TEXT SEGMENT

Celery

Best practices

Deni Bertovic / @denibertovic

What is Celery?

Distributed Task Queue

Task Queue?

Also know as job queue - means async/background task processing

Distributed?

Workers (the things processing the tasks) can be on different machines.

Broker? AMQP?

Central component that has a list of all tasks

  1. RabbitMQ
  2. Redis
  3. ...

So it kinda looks like this...

How does it fit with Django?

  1. Avoid long running requests
  2. Good abstraction for async/message passing

How to install?

                    
                    # install
                    pip install celery

                    # celeryconfig.py
                    RABBITMQ_PORT = '5672'
                    RABBITMQ_USER = 'user'
                    RABBITMQ_PASS = 'password'

                    BROKER_URL = 'amqp://{0}:{1}@localhost:{2}//'.format(
                        RABBITMQ_USER,
                        RABBITMQ_PASS,
                        RABBITMQ_PORT)
                    CELERY_IMPORTS = ('mymodule.tasks',)

                    # and run it
                    celery worker -E -l INFO -n myWorker_1

                   
                    

How to use?

                    
                    # in tasks.py
                    app = Celery('myapp')
                    app.config_from_object('celeryconfig')
                    ## app.config_from_object('django.conf:settings')
                    ## app.autodiscover_tasks(lambda: settings.INSTALLED_APPS)

                    @app.task(bind=True)

INFORMATION SHOWN
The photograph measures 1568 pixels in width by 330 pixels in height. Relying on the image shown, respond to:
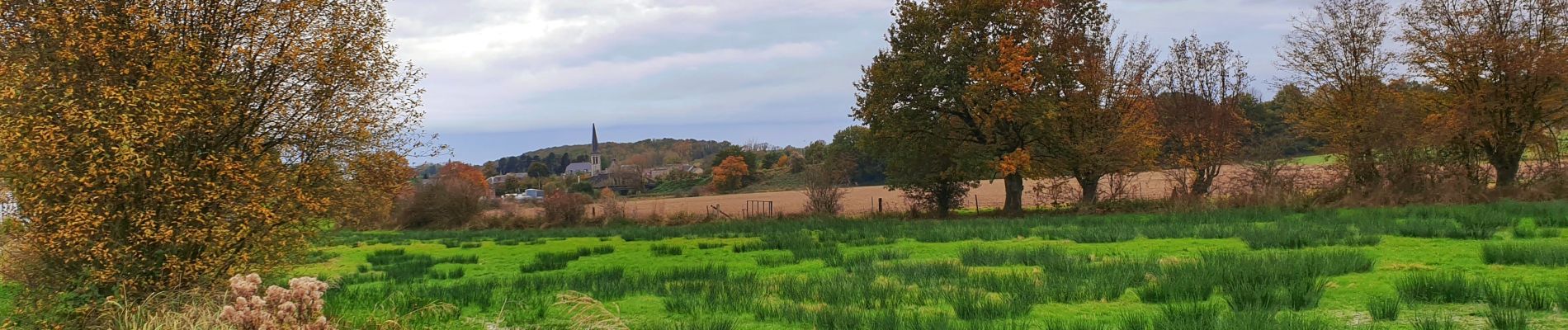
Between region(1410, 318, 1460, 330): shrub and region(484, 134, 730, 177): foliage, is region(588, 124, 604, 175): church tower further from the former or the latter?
region(1410, 318, 1460, 330): shrub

DIRECTIVE 1
In the text on Celery, translate this sentence into Spanish: "Workers (the things processing the tasks) can be on different machines."
DIRECTIVE 2
Continue the text on Celery from its final line.

RIGHT ANSWER 1
Los workers (las cosas que procesan las tareas) pueden estar en máquinas diferentes.

RIGHT ANSWER 2
                    def regular_py_function(self, x, y):
                        print("Doing stuff...")
                    
                    

How to use?

                    
        # calling it
        from tasks import *
        regular_py_function.delay(x=1, y=2)

        # or
        regular_py_function.apply_async((1, 2), retry=True)

        # or even better
        from celery.execute import send_task
        send_task("tasks.regular_py_function", args=[1, 2], kwargs={})
                    
                    

Let's talk about best practices!

#1

Don't use a Database as a broker.

It's a bad idea! Even in development.

#2

Use more Queues (ie. not just the default one)

                        

    CELERY_QUEUES = (
        Queue('default', Exchange('default'), routing_key='default'),
        Queue('for_task_A', Exchange('for_task_A'), routing_key='for_task_A'),
        Queue('for_task_B', Exchange('for_task_B'), routing_key='for_task_B'),
    )


    CELERY_ROUTES = {
        'my_taskA': {'queue': 'for_task_A', 'routing_key': 'for_task_B'},
        'my_taskB': {'queue': 'for_task_B', 'routing_key': 'for_task_B'},
    }

                        
                    

#3

Use priority workers

Some tasks are just more important than others.

                        
            celery worker -E -l INFO -n workerA -Q for_task_A
            celery worker -E -l INFO -n workerB -Q for_task_B
                        
                    

#4

Use error handling

                        
            app.task(bind=True, default_retry_delay=10, max_retries=5)
            def awesome_task(self, x):
                try:
                    print("Doing some network IO")
                    r = requests.get('https://httpbin.org/get')
                    parse_request(r)
                except ConnectionError as e:
                    self.retry(e)
                except MyException as e:
                    do_some_cleanup()
                    self.retry(e) # or don't
                        
                    

#5

Keep track of results only if you really need them

                        
                        CELERY_IGNORE_RESULT = True
                        
                    

#6

Flower - https://github.com/mher/flower

                        
            pip install flower
            celery flower --port=5555 # http://localhost:5555/
                        
                    
  1. Task progress and history.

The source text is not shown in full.